This blog post reports from the APPI 2012 conference in Coimbra, Portugal. The theme of the conference is “Motivated Teachers make a difference” – I’m updating as I go, so apologies for any typos, I’ll try and clear those up later. Owing to coffee breaks and fresh air requirements, no time to do the abstract. I think the title’s fairly self explanatory.
Nik Peachy; Developing materials and practices for the digital generation
This should tie in quit neatly with Nicky hockly’s talk from yesterday.
Handouts and materials from the session c/o: http://technogogy.org.uk/techteens.pdf
In this session:
- Some research
- Some tools
- Some ideas
(Everything is free)
Digital natives / digital immigrants (Marc Prensky) – levels of digital comfort vary, even amongst teenagers …. some stats:
- 75% of teens own cell phones
- 73% use social networking
- 38% share content online
- Teens average 3,339 sent and received texts a month
Marc Prensky – “the app gap” the gap between students that have smart phones with app capability and those that don’t. What about the gap between teachers and students?
Thinking about the classroom… what’s preferable? NOT rows of computers, but wi-fi enabled, internet enabled devices, data projector, good broadband, with air, light, colour and comfort. The model of the traditional computer room is outmoded already….
http://www.todaysmeet.com – creating a back channel with your students, another means of communication with and amongst students. The teacher can “lurk” and see what’s going on, intervening where necessary! Sharing links, so making classrooms more paperless.
Why use it? Information sharing / Audience response / democratising the classroom / brainstorming / working without paper / provides a record of the interaction.
Some nice examples of literature via textspeak – including Robert Frost’s Fire and Ice and Shakespeare’s “what’s in a name”. You can translate stuff into text speak via http://transl8it.com/. Text speak is quite phonetic and can help work on pronunciation.
Why use it? Increase enagement with short texts / understanding the genre /
Shared Work Space: (www.posterous.com) works on the emailing principle – just email the blog and it’ll post. Or text the blog. Why: publishing and peer editing learner work / collaboration / personal reflection / blended learning. Also works well with audioboo, recording audio which you can then upload to the blog.
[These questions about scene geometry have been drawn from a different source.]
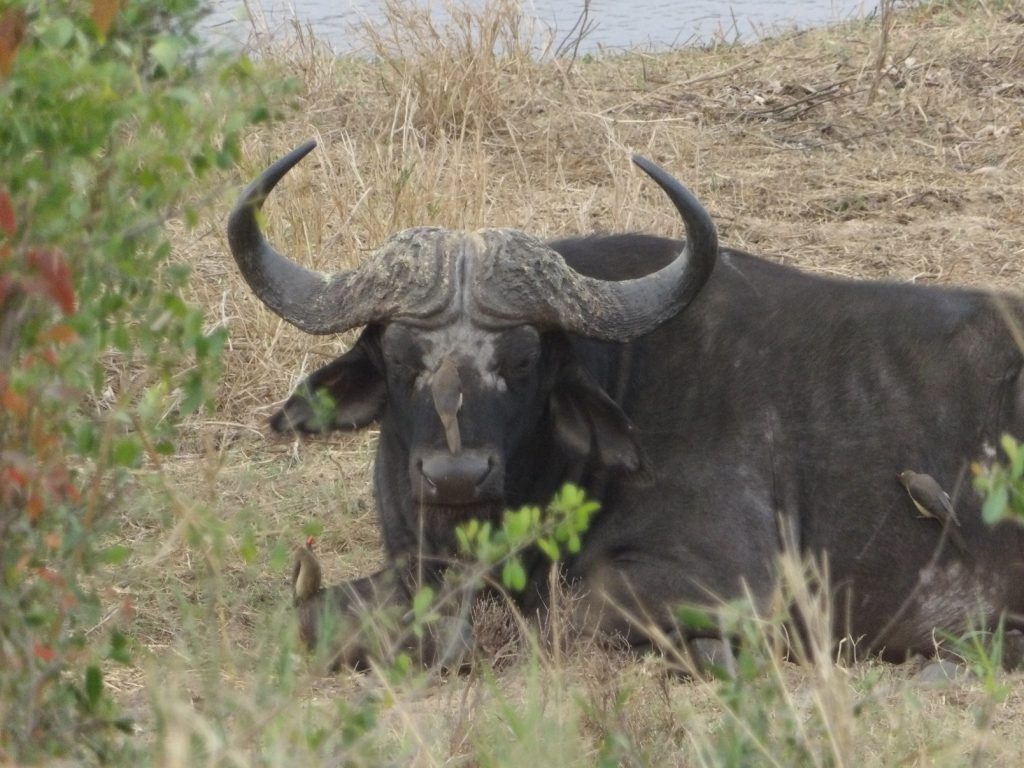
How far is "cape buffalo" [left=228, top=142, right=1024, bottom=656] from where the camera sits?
455 centimetres

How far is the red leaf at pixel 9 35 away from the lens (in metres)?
2.18

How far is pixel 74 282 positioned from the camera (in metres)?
2.56

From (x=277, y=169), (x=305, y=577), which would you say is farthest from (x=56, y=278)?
(x=305, y=577)

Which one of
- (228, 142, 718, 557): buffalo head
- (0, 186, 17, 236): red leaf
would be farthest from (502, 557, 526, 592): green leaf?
(228, 142, 718, 557): buffalo head

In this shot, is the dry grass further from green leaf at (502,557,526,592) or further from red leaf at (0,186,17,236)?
red leaf at (0,186,17,236)

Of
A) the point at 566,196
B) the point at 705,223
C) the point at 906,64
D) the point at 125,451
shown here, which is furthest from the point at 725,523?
the point at 906,64

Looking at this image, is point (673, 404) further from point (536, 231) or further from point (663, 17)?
point (663, 17)

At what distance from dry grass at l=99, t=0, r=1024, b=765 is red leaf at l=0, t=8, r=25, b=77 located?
0.71 meters

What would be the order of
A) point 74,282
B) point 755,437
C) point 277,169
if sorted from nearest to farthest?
point 74,282, point 277,169, point 755,437

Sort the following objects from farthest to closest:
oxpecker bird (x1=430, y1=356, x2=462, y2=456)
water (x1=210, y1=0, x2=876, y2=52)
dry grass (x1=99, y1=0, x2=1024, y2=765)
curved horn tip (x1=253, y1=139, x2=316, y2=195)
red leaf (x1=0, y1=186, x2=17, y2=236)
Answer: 1. water (x1=210, y1=0, x2=876, y2=52)
2. curved horn tip (x1=253, y1=139, x2=316, y2=195)
3. oxpecker bird (x1=430, y1=356, x2=462, y2=456)
4. dry grass (x1=99, y1=0, x2=1024, y2=765)
5. red leaf (x1=0, y1=186, x2=17, y2=236)

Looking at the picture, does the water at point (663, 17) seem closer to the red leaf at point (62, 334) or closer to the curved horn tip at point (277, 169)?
the curved horn tip at point (277, 169)

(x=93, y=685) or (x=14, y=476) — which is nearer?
(x=14, y=476)

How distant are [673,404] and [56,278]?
286 centimetres

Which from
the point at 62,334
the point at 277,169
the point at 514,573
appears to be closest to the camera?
the point at 62,334
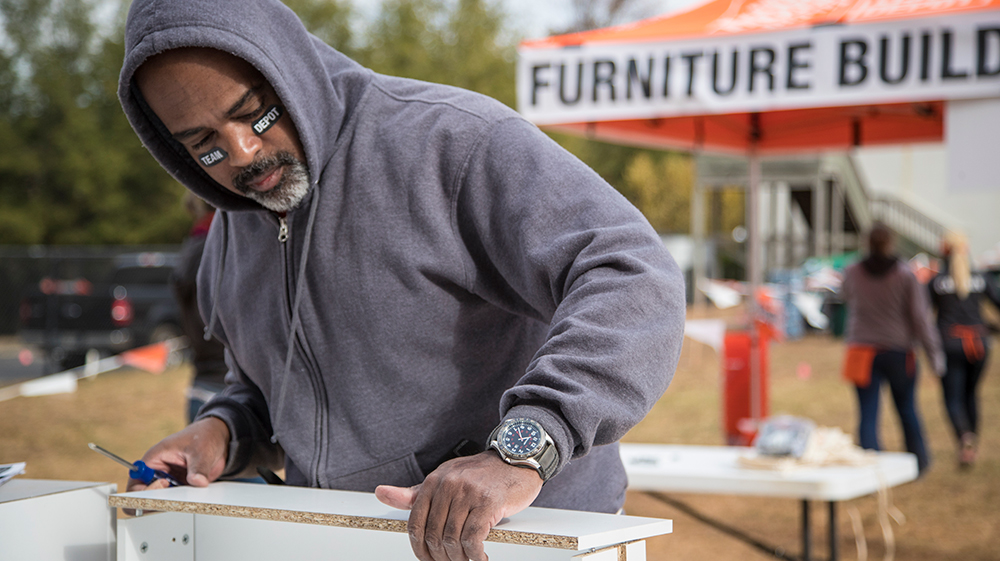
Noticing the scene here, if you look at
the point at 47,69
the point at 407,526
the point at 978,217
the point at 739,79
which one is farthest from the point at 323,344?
the point at 47,69

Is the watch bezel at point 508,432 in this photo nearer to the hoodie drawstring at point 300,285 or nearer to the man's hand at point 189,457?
the hoodie drawstring at point 300,285

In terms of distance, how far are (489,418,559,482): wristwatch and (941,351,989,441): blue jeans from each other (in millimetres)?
6973

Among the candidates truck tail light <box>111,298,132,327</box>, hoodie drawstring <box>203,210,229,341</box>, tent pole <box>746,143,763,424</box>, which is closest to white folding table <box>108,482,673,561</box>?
hoodie drawstring <box>203,210,229,341</box>

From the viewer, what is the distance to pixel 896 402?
621cm

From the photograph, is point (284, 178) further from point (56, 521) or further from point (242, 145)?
point (56, 521)

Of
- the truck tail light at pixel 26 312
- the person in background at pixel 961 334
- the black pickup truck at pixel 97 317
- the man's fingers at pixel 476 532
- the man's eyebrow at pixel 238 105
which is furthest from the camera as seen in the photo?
the truck tail light at pixel 26 312

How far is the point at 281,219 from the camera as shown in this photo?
1517 millimetres

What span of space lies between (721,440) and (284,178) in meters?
7.55

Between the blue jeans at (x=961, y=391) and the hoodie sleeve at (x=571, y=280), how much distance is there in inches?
266

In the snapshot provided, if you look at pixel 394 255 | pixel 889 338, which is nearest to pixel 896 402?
pixel 889 338

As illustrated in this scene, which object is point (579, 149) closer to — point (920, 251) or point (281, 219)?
point (920, 251)

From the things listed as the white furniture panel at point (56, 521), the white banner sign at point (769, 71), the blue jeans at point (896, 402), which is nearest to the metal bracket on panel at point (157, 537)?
the white furniture panel at point (56, 521)

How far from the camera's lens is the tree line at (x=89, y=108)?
21609 millimetres

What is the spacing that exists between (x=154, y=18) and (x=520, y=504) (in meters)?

What do you use when you study? How do you take notes? try “scrible.com” – an online text annotator, highlighter and virtual stickynote generator, plus library or article collation system.
How has computer based information changed the nature of receptive skills? The kinds of texts we access in our daily lives has changed and the way we access texts has changed. So instead of referrring to a single source, learners need to access multiple sources and we can help learners by providing mixed media tasks. An online tool to help with this: Storify – here’s Nik’s example: http://storify.com/nikpeachey/connectivism. Can help avoid the cut and paste problem of learner research, as it means learners evaluate and assess and make an original contribution, while also including links to the original source.
Generic Tasks for digital comprehension. (see handout)
http://mailvu.com/ – good for learners to practice speaking and getting feedback.
Nik’s running out of time and I think the last part of the seminar will need some investigation via his handout, which are full of the links!
Conclusion – this is going to need a certain amount of time to process and re-organise!